Jacques Callot (1592–1635) lived and worked in Nancy, the capital of the Duchy of Lorraine (now in France). He worked exclusively as a printmaker and is known for the innovations he developed in the art of etching. Throughout his career, Callot created over 1,400 prints detailing aspects of his surroundings, including soldiers, court life, the poor, the drunk and merry, and scenes of everyday life. Some of his most famous prints include the Miseries of War from 1633, which he created after the French invasion of Lorraine.
Callot’s father was the Duke of Lorraine’s master of ceremonies, leading the artist to identify himself as a noble in the inscriptions of many prints. He travelled to Rome to learn printmaking and etching after being a goldsmith’s apprentice at the age of 15. In Rome, he studied engraving under Frenchman Philippe Thomassin, and later, in Florence, he studied etching, probably under artist Antonio Tempesta. He remained in Florence from 1612 to 1621. While an apprentice under Thomassin, Callot studied line engraving, Flemish art, and the late Mannerist art in Roman churches.
While in Florence, he often worked for the Medici court and became an independent master in the art of printmaking. There are no surviving paintings by the artist, only prints and preparatory drawings, making it unlikely that he ever trained as a painter. When Duke Cosimo II died in 1621, Callot returned to Nancy to work for the Lorraine court. While working in Nancy he created decorative works that depicted ideal representations of daily life. After the 30 Years War and the French invasion of Lorraine, he made the Miseries of War (1633) prints.

• EXTRACTED RECORDS:
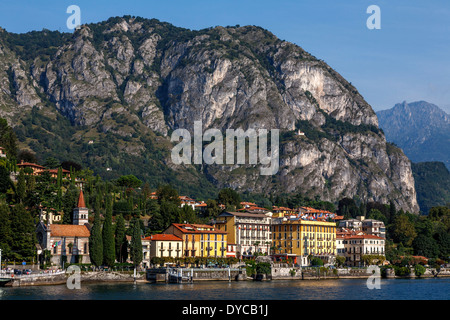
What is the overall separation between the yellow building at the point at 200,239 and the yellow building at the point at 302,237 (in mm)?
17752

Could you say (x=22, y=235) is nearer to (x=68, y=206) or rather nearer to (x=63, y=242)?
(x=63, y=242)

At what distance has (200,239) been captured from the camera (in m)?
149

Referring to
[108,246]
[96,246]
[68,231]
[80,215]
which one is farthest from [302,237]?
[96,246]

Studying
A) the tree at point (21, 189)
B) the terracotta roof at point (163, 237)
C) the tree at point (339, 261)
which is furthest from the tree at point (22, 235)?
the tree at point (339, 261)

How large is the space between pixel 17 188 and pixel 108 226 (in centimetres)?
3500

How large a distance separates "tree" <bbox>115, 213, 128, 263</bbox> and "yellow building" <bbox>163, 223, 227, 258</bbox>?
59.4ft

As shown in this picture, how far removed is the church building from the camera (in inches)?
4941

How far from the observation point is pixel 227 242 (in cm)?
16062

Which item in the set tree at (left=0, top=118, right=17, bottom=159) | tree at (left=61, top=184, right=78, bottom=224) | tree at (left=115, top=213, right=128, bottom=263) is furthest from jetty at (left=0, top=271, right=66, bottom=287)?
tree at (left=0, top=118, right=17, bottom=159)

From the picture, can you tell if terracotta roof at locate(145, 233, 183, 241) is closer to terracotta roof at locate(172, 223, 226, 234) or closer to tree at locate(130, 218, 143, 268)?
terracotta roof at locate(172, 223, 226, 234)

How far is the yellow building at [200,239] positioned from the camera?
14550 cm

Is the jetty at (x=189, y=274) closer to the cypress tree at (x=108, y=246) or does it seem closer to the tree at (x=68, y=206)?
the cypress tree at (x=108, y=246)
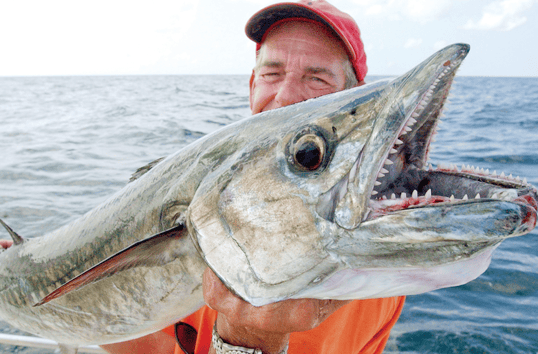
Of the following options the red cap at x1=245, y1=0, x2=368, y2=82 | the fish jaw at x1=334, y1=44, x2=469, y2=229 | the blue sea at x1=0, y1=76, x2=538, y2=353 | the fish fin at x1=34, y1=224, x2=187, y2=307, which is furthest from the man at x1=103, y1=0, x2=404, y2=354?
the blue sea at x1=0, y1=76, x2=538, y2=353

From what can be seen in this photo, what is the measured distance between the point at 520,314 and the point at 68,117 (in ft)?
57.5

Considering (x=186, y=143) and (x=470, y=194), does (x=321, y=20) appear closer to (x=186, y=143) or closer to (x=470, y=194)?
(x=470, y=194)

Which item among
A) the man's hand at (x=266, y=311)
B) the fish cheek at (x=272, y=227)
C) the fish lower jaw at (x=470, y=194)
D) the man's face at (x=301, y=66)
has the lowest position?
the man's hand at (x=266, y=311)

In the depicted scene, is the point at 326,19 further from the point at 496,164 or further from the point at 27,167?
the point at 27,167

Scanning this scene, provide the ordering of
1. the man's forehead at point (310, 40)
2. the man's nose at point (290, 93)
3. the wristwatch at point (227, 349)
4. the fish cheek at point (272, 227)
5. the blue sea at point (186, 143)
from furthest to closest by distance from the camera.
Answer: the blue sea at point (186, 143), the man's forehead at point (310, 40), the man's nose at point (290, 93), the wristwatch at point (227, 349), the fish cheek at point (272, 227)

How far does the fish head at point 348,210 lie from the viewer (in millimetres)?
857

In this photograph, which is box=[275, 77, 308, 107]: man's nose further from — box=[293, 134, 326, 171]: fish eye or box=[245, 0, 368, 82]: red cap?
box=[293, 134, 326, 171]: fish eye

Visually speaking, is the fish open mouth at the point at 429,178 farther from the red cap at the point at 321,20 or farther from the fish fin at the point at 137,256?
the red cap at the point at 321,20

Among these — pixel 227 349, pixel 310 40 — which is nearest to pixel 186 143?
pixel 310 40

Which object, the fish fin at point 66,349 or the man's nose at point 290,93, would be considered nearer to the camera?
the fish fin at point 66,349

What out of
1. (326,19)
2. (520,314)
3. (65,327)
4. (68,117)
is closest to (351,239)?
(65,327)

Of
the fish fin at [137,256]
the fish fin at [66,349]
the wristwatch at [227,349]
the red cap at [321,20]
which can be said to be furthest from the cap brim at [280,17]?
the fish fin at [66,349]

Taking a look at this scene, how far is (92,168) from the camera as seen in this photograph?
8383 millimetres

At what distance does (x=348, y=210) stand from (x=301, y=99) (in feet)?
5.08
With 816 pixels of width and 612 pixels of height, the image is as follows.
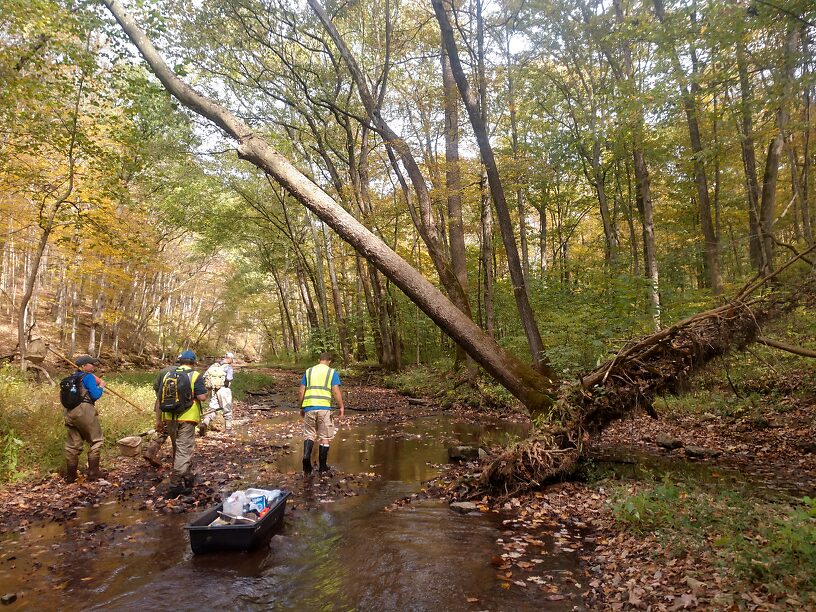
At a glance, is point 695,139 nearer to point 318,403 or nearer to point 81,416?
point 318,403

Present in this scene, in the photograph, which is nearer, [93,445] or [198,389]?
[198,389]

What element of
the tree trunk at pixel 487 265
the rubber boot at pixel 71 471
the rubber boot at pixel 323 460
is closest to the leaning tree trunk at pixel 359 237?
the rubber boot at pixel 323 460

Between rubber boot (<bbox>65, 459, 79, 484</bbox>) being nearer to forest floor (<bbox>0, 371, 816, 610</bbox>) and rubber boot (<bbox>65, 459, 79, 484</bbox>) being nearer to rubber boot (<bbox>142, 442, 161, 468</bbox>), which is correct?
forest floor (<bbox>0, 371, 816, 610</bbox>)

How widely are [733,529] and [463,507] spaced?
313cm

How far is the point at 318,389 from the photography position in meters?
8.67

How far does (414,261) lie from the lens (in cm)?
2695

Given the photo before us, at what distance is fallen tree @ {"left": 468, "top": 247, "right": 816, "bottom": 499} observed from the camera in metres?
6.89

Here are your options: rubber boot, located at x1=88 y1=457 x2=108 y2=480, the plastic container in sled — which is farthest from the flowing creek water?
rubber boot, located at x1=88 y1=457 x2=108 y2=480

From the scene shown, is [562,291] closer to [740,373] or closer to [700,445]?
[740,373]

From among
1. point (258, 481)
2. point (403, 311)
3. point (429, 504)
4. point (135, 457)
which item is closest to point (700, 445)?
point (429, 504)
---
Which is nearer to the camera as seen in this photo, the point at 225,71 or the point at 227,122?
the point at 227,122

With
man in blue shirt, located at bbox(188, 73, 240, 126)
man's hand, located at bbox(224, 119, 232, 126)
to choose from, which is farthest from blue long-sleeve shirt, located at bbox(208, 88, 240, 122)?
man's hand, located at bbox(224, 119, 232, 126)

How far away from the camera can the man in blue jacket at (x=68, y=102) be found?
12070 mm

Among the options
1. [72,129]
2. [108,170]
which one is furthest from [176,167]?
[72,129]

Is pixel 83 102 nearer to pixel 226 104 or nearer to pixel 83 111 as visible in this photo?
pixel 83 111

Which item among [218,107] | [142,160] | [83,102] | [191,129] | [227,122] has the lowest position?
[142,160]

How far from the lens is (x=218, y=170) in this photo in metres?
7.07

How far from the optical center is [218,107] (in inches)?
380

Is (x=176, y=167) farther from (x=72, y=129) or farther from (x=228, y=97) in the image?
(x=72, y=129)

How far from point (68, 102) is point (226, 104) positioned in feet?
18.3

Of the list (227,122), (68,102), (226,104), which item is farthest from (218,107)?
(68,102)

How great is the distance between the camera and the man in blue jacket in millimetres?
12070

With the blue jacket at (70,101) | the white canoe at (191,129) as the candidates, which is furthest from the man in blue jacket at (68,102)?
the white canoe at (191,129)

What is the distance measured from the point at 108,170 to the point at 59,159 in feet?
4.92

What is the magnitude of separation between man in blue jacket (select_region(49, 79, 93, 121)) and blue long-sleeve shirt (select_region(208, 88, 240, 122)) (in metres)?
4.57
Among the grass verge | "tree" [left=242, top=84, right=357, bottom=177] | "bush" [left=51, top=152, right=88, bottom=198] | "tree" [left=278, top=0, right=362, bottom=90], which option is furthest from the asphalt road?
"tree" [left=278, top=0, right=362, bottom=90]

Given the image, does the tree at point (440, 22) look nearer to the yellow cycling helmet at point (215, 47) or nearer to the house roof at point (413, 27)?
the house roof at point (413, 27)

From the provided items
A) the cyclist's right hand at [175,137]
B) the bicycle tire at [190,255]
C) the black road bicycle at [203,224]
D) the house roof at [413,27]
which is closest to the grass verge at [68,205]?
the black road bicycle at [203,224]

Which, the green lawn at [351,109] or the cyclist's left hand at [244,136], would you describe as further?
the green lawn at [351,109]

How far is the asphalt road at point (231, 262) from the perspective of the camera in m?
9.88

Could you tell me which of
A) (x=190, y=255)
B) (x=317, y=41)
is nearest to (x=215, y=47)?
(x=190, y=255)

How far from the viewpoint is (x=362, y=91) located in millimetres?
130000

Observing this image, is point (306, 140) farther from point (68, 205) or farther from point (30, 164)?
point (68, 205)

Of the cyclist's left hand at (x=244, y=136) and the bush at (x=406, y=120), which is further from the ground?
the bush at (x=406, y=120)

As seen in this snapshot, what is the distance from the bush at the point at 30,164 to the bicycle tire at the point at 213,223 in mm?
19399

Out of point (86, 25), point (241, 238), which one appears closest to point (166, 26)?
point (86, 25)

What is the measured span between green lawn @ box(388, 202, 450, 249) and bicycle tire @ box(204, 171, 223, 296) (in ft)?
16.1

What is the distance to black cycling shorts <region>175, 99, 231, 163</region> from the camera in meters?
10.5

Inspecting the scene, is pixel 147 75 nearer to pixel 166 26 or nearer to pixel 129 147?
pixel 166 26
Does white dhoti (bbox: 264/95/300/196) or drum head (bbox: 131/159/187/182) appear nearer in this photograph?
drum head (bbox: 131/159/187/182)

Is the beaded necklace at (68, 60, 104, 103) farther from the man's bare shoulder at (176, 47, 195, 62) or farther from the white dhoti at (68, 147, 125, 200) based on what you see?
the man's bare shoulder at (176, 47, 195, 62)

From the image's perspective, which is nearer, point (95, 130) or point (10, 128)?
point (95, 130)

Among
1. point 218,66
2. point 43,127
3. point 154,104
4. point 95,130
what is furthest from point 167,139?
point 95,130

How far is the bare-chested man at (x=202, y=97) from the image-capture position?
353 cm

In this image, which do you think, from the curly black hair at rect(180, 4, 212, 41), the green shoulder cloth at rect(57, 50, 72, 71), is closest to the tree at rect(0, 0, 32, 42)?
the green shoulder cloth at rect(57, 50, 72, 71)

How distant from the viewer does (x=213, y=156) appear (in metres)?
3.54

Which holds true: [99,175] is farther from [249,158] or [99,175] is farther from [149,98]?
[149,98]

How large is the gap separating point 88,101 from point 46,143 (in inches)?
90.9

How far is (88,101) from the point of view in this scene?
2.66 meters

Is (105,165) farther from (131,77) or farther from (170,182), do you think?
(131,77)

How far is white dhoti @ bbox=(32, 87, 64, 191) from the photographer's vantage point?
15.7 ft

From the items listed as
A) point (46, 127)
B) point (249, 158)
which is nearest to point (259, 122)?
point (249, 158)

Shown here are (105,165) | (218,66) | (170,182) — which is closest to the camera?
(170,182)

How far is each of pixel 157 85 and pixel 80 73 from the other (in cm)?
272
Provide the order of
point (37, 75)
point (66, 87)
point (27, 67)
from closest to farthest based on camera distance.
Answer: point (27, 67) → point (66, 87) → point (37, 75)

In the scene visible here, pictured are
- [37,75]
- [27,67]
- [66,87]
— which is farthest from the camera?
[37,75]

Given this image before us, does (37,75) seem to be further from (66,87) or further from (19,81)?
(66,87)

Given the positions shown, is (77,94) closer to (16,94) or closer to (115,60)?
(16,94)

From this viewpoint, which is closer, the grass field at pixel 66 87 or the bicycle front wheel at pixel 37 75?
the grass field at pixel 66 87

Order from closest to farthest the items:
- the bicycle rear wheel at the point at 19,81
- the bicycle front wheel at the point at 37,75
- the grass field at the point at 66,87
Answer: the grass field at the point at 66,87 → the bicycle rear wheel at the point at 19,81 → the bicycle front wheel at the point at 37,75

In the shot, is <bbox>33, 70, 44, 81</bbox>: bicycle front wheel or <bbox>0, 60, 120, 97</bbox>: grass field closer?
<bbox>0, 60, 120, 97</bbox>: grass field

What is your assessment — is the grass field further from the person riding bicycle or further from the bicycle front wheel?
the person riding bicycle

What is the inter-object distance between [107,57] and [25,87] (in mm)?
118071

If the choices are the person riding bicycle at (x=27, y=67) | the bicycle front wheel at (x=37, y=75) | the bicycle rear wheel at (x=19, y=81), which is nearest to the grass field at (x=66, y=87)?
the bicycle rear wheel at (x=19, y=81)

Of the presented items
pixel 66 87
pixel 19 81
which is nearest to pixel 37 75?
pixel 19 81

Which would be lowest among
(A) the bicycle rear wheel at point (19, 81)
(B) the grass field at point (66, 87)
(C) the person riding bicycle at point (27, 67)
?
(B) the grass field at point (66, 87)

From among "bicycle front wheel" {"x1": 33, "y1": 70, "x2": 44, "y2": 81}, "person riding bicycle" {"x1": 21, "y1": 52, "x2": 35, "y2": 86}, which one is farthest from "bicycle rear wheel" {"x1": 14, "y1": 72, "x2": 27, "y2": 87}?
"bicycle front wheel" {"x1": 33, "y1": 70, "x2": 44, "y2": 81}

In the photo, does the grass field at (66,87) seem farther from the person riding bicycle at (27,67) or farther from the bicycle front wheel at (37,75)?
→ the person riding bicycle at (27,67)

• LIST OF TASKS:
a) According to the passage on Jacques Callot, what aspects of his surroundings did his prints detail? List every one it names.
b) Copy the passage on Jacques Callot word for word from "While in Florence, he" to "War (1633) prints.".

• REPLIES:
a)
- Soldiers
- Court life
- The poor
- The drunk and merry
- Scenes of everyday life

b)
While in Florence, he often worked for the Medici court and became an independent master in the art of printmaking. There are no surviving paintings by the artist, only prints and preparatory drawings, making it unlikely that he ever trained as a painter. When Duke Cosimo II died in 1621, Callot returned to Nancy to work for the Lorraine court. While working in Nancy he created decorative works that depicted ideal representations of daily life. After the 30 Years War and the French invasion of Lorraine, he made the Miseries of War (1633) prints.